Trayvon Martin's trial is over, and he/we lost. I saw we, meaning anyone that stands on the side of the law that protects children from strangers with guns following them home. The now-infamous Stand Your Ground law in Florida, which basically lets you shoot someone dead in the street if you feel that your life is in danger (correct me if I'm wrong, commenters), should have protected Trayvon from being basically put on trial in front of the whole country, seeing that he's dead and all. But instead, the country, and millions of mothers of young black men, got confirmation of what Gawker's Cord Jefferson correctly stated we already knew.
So what's next? Fruitvale Station, which stars Michael B. Jordan (the other guy) in a movie about the similarly tragic/crazy/lawless shooting of another unarmed young black man, Oscar Grant, by actual police officers in Oakland a few years ago. The movie was produced by Forrest Whittaker, and released last Friday. Coincidentally. Now you have to go see it, right? Right. Because now we should all be nostalgic for the days when only real, badge-wearing policemen felt they had legal cover to murder unarmed young black men. Those were the days, huh?
Here's an idea: why not take those Skittles and chuck them at anybody you see protesting with a pack of Skittles outside your local courthouse or newspaper office? I mean, they're obviously a weapon, and I don't even mean because of the threat they pose to African-Americans' health due to their high-sugar content -- you know we get diabetes like billionaires get tax breaks. But that's another story... for now, I'd say you should start a new Rainbow Coalition by picking off these fake-ass picketers with pelted Skittles. The red ones. Let them taste the blood/rainbow.
Maybe that's too raw; sure it is. But I know that raw emotion is what fixes eyes to TV and computer screens hoping for justice, expecting to be disappointed, and waiting for the right moment to run to Facebook, tweet out a statement to God knows whoever, stand in front of a crowd on a soapbox screaming for people to fight some sort of power, or yep, write a blog post. The question is, when will people demand better than just to be part of a national tragedy?
When will these situations turn into something positive? Legend has it that some 2013+ years ago, a judicial mob crucified a guy who would go on to become the cause for righteous people all over the globe. Does that excuse his treatment? Certainly not. But Jesus, Gandhi, Che, Medgar, Malcolm, Martin... they're all dead. And from their sacrifice, which of course is a nice way to say they were murdered, came many great inspirations that continue to benefit even the most bigoted and ignorant of people with blessings of awareness and enlightenment. So while it's certainly not something that should be necessary, many good things have arisen from the martyrdom of good men and women.

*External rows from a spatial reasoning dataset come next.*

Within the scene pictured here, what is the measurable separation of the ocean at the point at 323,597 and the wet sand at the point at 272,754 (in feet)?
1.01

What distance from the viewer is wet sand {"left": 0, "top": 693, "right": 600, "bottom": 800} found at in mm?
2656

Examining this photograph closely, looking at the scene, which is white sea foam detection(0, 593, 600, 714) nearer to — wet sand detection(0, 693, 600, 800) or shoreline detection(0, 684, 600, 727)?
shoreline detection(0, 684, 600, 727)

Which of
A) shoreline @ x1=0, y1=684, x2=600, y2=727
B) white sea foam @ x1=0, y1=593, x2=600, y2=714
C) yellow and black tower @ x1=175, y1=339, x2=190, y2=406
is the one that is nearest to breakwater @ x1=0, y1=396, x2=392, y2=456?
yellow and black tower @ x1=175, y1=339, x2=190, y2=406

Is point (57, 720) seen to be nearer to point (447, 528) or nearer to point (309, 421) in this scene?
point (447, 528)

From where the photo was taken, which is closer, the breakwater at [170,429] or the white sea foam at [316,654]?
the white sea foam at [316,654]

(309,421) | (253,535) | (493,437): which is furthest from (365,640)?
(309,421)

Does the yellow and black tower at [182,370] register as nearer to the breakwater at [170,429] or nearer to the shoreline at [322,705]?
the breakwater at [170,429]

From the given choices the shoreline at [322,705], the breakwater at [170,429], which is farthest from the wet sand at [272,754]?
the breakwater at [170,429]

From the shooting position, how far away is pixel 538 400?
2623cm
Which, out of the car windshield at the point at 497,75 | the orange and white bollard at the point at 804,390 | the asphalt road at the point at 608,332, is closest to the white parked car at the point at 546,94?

Still, try telling Trayvon's parents that the end will someday justify the means. His death was tragic enough but was almost outdone by the spectacle of the George Zimmerman trial, with the distractions offered by the media's heavily promoted focus on "colorful" witnesses, the embarrassingly poor prosecution by the State of Florida, and the fact that the trial never seemed like Zimmerman's -- always one that investigated the character of a black male teenager. Another black man's son. Another guy who America would not let be great, as Kanye West would call it.
So now we wait for Barack Obama to weigh in on this situation, now that it is even more divisive and less politically advantageous, unless you consider "good politics" doing the right thing in public when it's not so convenient by saying that you absolutely disagree with what happened in that courtroom.
The paper reads "Not Guilty", but the people read "Murder". Make it better, Mr. President; your moment is calling on Line One. Tell Jay-Z you'll call back; we all know he has your number and you guys are text-buddies. What we as a country need now is something positive to arise from this whole bloody mess we've all made of the murder of Trayvon Martin. And it's time for our president who once said that the son you don't have would probably resemble Trayvon Martin to take the lead on this, like now. Help us find excellence in the public execution of another young black man who could have been your son.